**Data to use**
***

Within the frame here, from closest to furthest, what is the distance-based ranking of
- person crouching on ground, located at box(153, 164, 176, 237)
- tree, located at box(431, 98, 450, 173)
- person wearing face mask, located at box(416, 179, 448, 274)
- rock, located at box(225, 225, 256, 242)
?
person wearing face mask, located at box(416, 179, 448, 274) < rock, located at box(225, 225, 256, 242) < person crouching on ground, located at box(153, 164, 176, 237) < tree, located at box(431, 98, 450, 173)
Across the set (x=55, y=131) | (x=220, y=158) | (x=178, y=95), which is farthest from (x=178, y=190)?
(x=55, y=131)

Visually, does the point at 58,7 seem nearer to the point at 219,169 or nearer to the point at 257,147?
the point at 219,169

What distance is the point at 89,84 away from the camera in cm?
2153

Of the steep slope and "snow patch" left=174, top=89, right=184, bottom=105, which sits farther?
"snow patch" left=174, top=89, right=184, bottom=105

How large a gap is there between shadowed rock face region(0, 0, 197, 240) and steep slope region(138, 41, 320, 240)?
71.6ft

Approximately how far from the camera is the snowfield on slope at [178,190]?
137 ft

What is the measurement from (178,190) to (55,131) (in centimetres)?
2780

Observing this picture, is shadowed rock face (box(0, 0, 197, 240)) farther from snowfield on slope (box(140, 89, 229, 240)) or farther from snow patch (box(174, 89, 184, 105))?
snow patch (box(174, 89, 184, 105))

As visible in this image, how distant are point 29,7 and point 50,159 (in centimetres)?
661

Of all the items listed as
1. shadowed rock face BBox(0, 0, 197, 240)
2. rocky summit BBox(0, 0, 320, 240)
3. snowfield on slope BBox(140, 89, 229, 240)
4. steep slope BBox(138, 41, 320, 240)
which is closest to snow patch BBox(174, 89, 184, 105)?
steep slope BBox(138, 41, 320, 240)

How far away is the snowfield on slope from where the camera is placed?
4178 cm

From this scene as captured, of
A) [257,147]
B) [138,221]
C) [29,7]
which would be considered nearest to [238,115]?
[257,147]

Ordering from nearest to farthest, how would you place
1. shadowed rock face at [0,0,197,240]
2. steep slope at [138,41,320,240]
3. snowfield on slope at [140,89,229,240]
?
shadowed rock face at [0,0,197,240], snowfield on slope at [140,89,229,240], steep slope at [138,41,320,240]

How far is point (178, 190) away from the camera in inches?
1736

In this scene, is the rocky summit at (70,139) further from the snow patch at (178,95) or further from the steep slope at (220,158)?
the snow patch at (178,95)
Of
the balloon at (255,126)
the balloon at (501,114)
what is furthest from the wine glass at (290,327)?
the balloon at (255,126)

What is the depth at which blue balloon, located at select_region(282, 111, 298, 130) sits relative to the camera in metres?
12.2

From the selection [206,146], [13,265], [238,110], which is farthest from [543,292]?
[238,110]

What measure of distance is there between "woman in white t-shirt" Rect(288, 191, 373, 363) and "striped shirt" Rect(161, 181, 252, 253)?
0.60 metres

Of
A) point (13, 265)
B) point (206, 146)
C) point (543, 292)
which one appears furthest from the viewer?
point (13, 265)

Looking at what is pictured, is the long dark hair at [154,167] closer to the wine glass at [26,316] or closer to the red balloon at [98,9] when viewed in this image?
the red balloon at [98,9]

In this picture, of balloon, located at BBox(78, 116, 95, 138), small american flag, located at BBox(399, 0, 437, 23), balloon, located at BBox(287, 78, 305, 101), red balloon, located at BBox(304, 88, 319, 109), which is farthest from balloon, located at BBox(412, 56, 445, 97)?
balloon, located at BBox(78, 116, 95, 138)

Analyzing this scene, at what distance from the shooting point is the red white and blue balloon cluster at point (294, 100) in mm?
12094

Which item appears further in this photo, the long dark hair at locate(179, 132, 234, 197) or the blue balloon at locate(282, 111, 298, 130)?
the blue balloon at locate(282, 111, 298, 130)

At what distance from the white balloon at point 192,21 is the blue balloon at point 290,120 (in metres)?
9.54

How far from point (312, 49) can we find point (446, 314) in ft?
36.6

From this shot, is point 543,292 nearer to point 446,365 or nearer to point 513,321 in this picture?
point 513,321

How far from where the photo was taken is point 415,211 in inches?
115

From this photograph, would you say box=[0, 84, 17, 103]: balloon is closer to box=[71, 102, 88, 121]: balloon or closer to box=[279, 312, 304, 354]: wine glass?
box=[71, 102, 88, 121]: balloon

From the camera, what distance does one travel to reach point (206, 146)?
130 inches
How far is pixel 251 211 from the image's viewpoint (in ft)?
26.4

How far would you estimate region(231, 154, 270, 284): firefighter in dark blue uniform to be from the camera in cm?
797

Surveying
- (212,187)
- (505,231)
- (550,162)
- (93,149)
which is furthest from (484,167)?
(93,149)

***

**What to produce**
Rewrite the stretch from the line containing "How far from point" through the end of the records, changing "camera" to "lens" and leaving everything else the same.

**Final result**
How far from point (312, 49) can we find point (446, 314) in ft?
36.6

From this shot, is point 543,292 nearer to point 446,365 or nearer to point 513,321 in this picture?
point 513,321

How far from where the photo was taken is point 415,211 in inches?
115

From this photograph, would you say box=[0, 84, 17, 103]: balloon is closer to box=[71, 102, 88, 121]: balloon or closer to box=[279, 312, 304, 354]: wine glass?
box=[71, 102, 88, 121]: balloon

From the lens, what distance does one travel to reach point (206, 146)?
130 inches
How far is pixel 251 211 from the image's viewpoint (in ft)?
26.4

How far would you estimate region(231, 154, 270, 284): firefighter in dark blue uniform to be from the lens in cm?
797

Surveying
- (212,187)
- (505,231)
- (550,162)
- (93,149)
which is furthest from (484,167)?
(93,149)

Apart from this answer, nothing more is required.